Baby It's (not) Cold Outside
Theme: Day 11 - Music/Songs @12daysofchristmas
Fandom/Character(s): Tim Bradford/Lucy Chen (The Rookie)
Word Count: 1668
Ao3 link here!
It’s 11 p.m. sharp when Lucy shifts her head where it’s resting against Tim’s shoulder.
“I should … get going,” she says, chin digging into his bicep. But she makes no effort to get up, or even stretch her legs out. “It’s getting late.”
“It is,” Tim agrees. He runs his hand up and down her arm. “And if you really need to go, I won’t keep you. But I’m not sending you away either. This time of year, you know,” he grins. “It might be cold out there.”
“Tim, we live in southern California.” Lucy laughs, her whole body jostling against him. “It’s like 55 degrees out.”
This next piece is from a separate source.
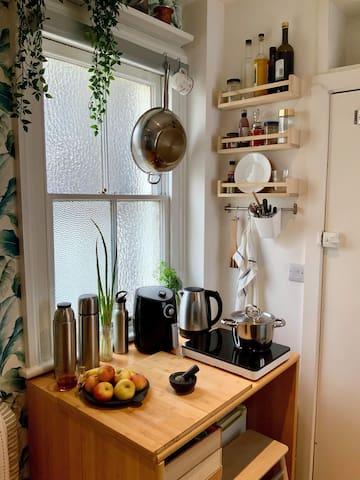 Mini-studio in Marylebone, the best neighborhood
“Eh, I’ve seen warmer Decembers.”
“Seriously.” He can hear the eye roll in her voice. “We both work in the morning. My uniform is at home.”
“Alright,” Tim pauses for a moment, considering. When he speaks again, it’s with a playful lilt. “But if you stay … I could start a fire, see what’s left to make of the evening.”
“A fire? In what fireplace?” He feels Lucy’s head turn as she looks around the room. In response, he slides his hand from her arm, down far enough to toy with the waistband of her leggings.
“Not that kind of fire …" He dips his head down to nose at her hairline, smiling against her skin.
Lucy laughs, turning her head and squirming. She reaches down to smack at his wrist.
“You are insatiable!” She giggles. Her head lands more squarely on his chest now, and she’s lying halfway across his lap. He relents, wrapping his arm loosely around her waist to slide her closer into him. Just when she’s settled in, he wiggles his fingers along her side, across the patch of bare skin where her T-shirt has ridden up. Lucy squeals again, and he tugs her the rest of the way across, until she’s leaning between his side and the arm of the couch, thighs stretched across his. She tucks her toes underneath the edge of a throw pillow and sighs.
And still, she doesn’t even try to get up. He’d let her, if she did. But they both know what she’s after, and he wants it just as badly, even if neither of them are willing to say it outright.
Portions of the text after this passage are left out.